Lo empujas al sillón, te arrodillas entre sus piernas, el piso fresco contra tus rodillas. El libro cae abierto a un lado, páginas de Salomón cantando al cuerpo amado. Tomas su verga en la boca, saboreando la sal de su piel, la vena pulsando en tu lengua. Chupas profundo, garganta relajada, mientras él agarra tu cabello, guiándote sin fuerza, solo deseo mutuo. "Sí, así, córreme la verga, amor". El olor a sexo sube, almizclado, embriagador, mezclándose con el jazmín de tu perfume. Tus chichis rozan sus muslos, pezones duros como piedras.
Él te levanta, te lleva a la cama, el colchón hundiéndose bajo su peso. Te desnuda despacio, besando cada centímetro de piel expuesta: el ombligo, las caderas anchas, el interior de los muslos. Llega a tu centro, labios rozando tu clítoris hinchado. Su lengua lame, chupa, dedos curvándose dentro de ti, tocando ese punto que te hace ver estrellas. Gimes alto, "¡Chíngame con la lengua, cabrón!", las sábanas arrugándose bajo tus puños. El placer sube en olas, tu cuerpo temblando, pero no corres aún. Quieres más, lo quieres todo.

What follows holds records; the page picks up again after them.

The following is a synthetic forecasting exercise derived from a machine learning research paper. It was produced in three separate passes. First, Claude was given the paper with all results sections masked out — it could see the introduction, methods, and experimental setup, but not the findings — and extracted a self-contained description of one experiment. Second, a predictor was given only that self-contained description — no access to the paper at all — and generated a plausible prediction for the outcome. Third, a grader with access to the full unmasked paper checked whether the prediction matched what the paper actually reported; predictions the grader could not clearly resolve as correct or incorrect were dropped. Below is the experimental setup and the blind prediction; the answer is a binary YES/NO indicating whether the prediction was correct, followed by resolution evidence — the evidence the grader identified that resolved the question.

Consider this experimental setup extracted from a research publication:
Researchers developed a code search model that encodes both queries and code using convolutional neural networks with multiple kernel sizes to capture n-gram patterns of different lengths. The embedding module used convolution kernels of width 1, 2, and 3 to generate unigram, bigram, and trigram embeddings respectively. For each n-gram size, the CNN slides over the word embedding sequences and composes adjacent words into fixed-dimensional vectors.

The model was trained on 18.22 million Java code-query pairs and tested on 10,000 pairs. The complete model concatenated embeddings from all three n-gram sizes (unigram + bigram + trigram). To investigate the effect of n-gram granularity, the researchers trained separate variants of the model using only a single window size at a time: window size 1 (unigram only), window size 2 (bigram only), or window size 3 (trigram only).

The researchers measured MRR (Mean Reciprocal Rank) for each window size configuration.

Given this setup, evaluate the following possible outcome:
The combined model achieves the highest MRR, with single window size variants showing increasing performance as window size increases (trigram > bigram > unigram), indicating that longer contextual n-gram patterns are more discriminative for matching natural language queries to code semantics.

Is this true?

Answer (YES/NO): NO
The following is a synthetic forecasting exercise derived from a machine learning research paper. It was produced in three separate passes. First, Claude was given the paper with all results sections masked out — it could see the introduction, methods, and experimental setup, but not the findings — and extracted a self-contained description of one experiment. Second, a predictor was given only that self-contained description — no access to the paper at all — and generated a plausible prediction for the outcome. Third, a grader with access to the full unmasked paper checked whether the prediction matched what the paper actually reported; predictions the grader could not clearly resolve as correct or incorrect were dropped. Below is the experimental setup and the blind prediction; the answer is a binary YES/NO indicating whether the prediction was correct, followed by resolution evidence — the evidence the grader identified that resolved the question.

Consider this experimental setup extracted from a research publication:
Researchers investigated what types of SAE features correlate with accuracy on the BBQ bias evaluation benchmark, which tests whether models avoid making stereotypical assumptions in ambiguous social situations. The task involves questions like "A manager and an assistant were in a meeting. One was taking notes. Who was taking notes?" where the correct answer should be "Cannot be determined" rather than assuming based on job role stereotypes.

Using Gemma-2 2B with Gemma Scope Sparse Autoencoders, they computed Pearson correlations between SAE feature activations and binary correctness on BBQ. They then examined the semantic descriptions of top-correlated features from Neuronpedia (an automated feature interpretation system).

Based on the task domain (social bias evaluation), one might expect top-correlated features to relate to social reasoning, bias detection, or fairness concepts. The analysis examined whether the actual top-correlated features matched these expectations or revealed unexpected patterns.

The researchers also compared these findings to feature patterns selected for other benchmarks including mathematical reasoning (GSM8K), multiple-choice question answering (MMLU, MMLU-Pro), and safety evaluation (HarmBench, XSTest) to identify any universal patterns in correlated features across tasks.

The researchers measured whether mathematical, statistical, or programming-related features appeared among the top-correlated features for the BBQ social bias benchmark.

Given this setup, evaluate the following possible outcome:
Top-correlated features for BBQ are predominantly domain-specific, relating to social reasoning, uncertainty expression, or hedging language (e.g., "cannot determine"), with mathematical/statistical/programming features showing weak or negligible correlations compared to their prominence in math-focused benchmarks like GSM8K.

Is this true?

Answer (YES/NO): NO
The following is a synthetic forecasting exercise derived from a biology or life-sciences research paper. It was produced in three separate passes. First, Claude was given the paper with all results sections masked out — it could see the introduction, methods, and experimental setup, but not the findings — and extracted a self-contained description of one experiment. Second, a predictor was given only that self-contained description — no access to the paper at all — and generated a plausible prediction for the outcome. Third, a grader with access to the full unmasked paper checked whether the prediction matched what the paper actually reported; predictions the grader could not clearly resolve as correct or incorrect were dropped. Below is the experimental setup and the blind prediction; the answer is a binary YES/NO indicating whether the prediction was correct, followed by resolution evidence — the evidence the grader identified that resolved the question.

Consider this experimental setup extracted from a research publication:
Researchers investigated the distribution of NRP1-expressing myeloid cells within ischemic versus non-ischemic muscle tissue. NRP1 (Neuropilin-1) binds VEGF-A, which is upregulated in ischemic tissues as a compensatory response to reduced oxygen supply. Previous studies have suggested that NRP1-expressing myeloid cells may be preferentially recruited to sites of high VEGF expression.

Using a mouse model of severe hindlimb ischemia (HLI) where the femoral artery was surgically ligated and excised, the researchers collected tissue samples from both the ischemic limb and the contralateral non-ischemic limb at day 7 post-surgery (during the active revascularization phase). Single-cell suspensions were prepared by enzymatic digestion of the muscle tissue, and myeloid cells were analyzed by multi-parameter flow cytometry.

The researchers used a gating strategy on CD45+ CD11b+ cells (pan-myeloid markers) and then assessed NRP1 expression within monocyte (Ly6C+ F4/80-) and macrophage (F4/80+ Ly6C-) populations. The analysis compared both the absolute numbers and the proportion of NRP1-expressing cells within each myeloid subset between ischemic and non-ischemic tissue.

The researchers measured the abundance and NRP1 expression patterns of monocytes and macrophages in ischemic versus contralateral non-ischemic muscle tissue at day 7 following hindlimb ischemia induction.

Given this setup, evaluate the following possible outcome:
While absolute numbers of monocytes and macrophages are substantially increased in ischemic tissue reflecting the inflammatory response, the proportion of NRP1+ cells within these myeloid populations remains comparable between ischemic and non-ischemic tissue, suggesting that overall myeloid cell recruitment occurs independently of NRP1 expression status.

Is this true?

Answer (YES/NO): NO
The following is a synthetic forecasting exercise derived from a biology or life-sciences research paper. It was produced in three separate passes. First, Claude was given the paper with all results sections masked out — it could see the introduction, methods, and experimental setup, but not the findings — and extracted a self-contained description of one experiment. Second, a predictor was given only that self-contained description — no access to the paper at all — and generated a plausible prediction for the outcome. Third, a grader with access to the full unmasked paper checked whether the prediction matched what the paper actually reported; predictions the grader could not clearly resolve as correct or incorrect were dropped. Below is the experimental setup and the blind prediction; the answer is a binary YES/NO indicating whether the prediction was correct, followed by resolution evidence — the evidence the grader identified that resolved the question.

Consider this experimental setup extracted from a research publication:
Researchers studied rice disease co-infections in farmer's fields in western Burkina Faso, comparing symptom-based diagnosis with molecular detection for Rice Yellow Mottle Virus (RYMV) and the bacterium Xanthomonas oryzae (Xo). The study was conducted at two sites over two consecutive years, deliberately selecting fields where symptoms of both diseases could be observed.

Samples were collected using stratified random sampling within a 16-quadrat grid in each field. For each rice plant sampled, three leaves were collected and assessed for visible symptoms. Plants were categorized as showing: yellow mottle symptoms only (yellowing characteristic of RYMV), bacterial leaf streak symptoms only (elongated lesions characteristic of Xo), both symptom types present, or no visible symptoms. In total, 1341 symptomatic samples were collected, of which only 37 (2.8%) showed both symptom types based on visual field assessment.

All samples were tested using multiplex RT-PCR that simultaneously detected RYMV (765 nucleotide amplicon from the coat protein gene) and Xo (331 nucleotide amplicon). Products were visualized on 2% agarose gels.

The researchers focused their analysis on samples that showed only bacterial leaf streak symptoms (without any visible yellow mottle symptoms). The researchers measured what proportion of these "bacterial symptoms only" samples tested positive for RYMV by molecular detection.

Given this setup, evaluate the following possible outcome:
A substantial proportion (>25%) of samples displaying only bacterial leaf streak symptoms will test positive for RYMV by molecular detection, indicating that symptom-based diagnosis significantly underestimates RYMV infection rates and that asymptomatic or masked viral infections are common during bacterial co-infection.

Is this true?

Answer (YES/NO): NO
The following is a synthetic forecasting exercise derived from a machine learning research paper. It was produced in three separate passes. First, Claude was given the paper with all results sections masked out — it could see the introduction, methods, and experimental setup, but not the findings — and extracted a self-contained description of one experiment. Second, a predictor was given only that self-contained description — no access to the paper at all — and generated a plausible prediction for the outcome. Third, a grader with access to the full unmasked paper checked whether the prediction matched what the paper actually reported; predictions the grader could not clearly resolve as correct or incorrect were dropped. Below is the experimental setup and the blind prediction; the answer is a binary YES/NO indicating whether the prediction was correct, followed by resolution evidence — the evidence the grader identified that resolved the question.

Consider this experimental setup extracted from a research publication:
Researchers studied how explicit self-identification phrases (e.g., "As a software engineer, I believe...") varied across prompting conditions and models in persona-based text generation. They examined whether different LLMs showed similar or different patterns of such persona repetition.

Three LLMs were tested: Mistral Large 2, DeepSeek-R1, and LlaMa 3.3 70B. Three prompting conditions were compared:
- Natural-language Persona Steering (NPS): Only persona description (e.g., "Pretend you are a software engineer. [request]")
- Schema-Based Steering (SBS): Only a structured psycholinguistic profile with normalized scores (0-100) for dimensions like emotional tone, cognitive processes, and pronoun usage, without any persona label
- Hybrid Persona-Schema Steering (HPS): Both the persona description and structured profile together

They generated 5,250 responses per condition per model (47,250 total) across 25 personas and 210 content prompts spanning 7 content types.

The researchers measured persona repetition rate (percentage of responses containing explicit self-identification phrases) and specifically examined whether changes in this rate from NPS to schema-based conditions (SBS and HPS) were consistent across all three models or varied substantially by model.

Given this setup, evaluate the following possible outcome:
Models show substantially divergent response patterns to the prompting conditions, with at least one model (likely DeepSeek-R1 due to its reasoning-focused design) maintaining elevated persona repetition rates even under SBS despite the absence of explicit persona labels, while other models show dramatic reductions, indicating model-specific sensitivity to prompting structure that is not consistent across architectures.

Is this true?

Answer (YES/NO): NO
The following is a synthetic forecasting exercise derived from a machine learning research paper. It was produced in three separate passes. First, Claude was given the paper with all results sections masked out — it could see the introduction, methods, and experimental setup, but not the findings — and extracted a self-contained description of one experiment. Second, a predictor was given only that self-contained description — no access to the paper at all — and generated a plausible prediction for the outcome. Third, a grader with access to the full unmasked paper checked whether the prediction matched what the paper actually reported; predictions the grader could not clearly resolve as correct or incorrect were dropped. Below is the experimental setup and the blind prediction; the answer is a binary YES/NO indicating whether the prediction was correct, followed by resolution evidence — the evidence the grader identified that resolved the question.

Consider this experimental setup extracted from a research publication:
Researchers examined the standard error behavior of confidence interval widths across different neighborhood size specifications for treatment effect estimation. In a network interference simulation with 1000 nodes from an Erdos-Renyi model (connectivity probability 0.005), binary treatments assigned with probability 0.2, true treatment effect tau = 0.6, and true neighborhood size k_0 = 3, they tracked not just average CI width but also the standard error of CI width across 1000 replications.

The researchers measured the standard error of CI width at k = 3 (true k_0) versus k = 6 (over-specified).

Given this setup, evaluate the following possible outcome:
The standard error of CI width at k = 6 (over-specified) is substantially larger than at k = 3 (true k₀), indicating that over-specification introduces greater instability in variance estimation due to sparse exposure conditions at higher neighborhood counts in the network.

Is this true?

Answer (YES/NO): YES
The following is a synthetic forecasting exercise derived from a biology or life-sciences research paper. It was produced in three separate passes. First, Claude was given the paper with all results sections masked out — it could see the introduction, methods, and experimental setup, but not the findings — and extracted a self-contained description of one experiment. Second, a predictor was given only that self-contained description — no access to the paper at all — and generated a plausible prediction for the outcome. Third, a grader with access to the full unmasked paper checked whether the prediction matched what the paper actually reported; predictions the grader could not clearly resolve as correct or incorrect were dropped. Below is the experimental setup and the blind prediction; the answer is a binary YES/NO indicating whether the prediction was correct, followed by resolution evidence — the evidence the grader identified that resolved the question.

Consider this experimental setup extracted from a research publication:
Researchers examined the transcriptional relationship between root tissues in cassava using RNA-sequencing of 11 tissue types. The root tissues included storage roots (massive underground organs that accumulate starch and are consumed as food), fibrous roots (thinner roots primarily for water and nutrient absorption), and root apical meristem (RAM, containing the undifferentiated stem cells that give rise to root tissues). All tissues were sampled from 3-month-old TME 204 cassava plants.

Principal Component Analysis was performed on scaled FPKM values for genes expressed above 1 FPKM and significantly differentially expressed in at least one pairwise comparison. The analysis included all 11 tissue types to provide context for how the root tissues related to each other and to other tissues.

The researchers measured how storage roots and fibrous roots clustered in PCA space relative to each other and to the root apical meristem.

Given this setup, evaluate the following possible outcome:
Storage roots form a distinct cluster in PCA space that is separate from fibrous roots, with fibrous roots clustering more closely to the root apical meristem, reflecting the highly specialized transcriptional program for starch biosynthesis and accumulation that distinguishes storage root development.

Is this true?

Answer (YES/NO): YES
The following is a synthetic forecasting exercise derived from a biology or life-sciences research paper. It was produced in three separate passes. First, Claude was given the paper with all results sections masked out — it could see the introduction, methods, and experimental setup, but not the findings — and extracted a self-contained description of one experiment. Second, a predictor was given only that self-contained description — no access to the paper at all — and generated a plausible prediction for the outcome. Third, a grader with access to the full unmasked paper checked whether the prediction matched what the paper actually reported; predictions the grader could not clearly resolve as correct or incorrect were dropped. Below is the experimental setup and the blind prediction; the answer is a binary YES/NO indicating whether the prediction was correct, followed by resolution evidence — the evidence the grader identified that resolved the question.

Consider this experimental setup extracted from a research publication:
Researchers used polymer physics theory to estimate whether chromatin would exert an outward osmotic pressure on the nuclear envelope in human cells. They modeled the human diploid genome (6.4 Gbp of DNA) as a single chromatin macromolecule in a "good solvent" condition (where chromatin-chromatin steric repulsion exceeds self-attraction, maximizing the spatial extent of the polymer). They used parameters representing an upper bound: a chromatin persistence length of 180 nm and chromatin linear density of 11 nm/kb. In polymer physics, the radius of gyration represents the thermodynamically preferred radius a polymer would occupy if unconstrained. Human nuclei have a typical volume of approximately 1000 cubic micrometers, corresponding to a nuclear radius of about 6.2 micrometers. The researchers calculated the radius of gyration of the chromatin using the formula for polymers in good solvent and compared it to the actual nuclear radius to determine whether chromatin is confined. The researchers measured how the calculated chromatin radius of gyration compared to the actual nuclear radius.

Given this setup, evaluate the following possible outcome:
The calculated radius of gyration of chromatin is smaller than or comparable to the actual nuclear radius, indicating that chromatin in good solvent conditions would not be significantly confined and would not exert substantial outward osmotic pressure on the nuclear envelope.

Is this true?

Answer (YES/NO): NO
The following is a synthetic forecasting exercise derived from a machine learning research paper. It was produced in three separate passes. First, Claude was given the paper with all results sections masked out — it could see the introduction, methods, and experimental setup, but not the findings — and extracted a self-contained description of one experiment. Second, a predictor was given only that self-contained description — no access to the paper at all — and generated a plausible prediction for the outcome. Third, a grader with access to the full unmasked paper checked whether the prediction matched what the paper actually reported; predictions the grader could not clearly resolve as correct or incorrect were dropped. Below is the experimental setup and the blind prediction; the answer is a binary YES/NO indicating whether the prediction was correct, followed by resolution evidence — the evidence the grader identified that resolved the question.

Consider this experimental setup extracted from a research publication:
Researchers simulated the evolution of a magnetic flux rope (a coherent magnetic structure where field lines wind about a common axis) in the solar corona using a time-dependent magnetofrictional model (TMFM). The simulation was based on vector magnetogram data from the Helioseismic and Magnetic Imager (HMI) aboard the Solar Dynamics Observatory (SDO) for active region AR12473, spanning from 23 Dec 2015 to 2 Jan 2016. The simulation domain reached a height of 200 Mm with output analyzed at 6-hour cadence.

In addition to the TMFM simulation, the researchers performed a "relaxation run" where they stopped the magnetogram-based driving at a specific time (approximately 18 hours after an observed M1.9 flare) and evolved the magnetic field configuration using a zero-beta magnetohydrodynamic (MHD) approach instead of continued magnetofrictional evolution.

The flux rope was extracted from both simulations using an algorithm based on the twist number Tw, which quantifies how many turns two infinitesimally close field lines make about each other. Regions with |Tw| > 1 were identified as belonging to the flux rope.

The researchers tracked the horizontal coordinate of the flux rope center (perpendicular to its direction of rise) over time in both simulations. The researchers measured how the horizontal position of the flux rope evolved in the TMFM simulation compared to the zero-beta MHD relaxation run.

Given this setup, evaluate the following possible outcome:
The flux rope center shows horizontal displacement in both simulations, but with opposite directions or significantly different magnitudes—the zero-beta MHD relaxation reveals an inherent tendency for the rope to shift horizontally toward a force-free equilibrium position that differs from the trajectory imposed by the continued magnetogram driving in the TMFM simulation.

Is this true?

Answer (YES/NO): NO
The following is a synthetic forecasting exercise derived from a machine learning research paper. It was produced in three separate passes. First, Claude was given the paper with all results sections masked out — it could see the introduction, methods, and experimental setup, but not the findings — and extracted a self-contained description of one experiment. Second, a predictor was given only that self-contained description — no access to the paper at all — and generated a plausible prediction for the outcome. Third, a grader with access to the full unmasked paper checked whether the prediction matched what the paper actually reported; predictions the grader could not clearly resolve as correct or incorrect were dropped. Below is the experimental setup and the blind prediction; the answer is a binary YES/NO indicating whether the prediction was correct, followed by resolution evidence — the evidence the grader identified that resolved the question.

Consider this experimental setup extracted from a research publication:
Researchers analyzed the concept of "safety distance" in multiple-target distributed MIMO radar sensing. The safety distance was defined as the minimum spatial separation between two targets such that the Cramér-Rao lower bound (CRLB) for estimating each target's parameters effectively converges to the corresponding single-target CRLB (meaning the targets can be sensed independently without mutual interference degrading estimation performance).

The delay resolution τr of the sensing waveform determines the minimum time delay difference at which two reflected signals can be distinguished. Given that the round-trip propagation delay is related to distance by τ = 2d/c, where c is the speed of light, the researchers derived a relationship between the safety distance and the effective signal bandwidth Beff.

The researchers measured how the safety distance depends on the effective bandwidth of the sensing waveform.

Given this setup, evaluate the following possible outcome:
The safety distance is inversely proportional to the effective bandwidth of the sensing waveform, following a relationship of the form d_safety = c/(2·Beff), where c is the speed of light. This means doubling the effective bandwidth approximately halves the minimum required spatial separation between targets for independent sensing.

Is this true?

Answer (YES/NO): YES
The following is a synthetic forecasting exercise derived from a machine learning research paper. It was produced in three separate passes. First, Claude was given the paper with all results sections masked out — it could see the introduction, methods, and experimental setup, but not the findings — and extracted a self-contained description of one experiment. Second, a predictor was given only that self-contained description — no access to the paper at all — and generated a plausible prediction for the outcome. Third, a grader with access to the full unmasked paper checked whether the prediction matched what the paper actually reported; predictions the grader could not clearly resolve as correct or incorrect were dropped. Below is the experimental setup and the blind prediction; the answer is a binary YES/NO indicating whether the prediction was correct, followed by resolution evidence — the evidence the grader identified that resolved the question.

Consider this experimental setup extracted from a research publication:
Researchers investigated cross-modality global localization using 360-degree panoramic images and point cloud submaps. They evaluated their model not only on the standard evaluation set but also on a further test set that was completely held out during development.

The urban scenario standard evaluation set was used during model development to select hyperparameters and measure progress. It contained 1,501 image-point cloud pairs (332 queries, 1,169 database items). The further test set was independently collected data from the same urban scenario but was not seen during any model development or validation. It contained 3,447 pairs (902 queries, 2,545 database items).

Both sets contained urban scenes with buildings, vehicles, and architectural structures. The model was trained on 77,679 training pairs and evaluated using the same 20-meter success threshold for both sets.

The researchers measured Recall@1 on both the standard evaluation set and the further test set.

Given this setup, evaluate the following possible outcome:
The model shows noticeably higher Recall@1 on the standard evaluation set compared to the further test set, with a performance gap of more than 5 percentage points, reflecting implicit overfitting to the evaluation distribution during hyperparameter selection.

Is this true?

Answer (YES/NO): YES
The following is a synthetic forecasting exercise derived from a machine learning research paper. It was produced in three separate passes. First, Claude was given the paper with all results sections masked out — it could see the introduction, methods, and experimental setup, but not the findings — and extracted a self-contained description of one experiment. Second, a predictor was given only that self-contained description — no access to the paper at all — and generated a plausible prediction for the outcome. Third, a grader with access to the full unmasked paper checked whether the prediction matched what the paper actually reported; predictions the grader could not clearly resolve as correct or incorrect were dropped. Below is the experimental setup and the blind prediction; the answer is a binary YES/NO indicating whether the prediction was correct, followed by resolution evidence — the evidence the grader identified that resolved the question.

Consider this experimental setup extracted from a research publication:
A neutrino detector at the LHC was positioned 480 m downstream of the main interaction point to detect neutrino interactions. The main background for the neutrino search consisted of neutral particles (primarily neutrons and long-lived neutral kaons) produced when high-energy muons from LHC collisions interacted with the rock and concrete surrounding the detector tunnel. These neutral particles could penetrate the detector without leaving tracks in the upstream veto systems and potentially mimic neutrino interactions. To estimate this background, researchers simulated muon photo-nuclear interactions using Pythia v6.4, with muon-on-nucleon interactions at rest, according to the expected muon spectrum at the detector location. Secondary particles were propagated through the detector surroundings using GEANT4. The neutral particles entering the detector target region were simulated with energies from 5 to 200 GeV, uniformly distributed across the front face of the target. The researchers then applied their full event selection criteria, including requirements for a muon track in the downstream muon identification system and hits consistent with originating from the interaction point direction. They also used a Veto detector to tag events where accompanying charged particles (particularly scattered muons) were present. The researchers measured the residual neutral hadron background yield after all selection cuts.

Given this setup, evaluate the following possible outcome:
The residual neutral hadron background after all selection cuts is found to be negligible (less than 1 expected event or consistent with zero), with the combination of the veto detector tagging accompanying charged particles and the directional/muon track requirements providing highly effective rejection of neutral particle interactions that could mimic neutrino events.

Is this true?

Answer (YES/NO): YES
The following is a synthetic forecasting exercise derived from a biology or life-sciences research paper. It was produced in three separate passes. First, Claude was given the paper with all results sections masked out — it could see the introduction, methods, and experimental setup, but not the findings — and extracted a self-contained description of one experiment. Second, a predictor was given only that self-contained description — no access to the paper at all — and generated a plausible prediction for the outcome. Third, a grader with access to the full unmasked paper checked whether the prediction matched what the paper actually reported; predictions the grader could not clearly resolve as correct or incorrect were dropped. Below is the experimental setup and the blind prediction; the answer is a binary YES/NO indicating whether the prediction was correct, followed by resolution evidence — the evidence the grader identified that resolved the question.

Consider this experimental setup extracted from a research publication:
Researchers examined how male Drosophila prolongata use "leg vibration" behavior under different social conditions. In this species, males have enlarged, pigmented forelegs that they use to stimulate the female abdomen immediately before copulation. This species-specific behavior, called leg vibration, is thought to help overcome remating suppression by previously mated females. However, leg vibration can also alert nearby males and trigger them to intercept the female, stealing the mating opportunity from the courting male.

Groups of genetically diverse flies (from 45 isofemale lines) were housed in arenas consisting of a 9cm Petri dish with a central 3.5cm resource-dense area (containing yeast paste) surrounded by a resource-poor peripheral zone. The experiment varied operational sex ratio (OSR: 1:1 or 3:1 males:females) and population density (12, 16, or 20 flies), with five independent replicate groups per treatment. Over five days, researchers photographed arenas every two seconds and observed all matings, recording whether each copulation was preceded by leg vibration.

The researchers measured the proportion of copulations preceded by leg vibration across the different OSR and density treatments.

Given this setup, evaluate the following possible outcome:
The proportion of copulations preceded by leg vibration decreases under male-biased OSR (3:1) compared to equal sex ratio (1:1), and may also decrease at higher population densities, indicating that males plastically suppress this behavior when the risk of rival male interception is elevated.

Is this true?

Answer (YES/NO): YES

Te voltea, te pone a cuatro patas, el espejo del clóset reflejando vuestros cuerpos sudorosos, brillantes. Él se posiciona atrás, la cabeza de su pinga rozando tu entrada resbaladiza. "Dime que sí, mi vida", susurra, y tú respondes con un "¡Sí, métemela toda!". Empuja, llenándote centímetro a centímetro, estirándote deliciosamente. El sonido de piel contra piel empieza, palmadas rítmicas, sus bolas golpeando tu clítoris. Huele a sudor limpio, a morbo, a nosotros. Sus manos en tus caderas, tirando de ti, profundo, rápido.
El ritmo acelera, tus gemidos se convierten en gritos, "Más fuerte, Marco, rómpeme la concha". Él gruñe, sudando sobre tu espalda, mordiendo tu hombro suave. Sientes su verga hincharse más, el orgasmo acercándose como un tren. Tus paredes lo aprietan, pulsando, y explotas primero, un tsunami de placer que te sacude, jugos chorreando por tus muslos. Él sigue, unas embestidas más, y se corre dentro, chorros calientes pintando tus entrañas, su cuerpo colapsando sobre el tuyo.
Jadean juntos, piel pegajosa, corazones galopando al unísono. Se salen despacio, su semen goteando, y te voltea para besarte tierno, lenguas perezosas ahora. Recogen el libro de la mesita, lo abren al azar. Un verso sobre amantes eternos en el jardín del Edén.
Esto fue nuestra Biblia versión La Pasión –piensas, acurrucada en su pecho, oliendo su aroma post-sexo–. No pecados, solo puro amor carnal.La noche cae, las luces de la ciudad parpadean afuera, y duermen entrelazados, con la promesa de más pasiones bíblicas por descubrir. El deseo no acaba; solo se transforma, como las páginas de ese libro mágico que cambió todo.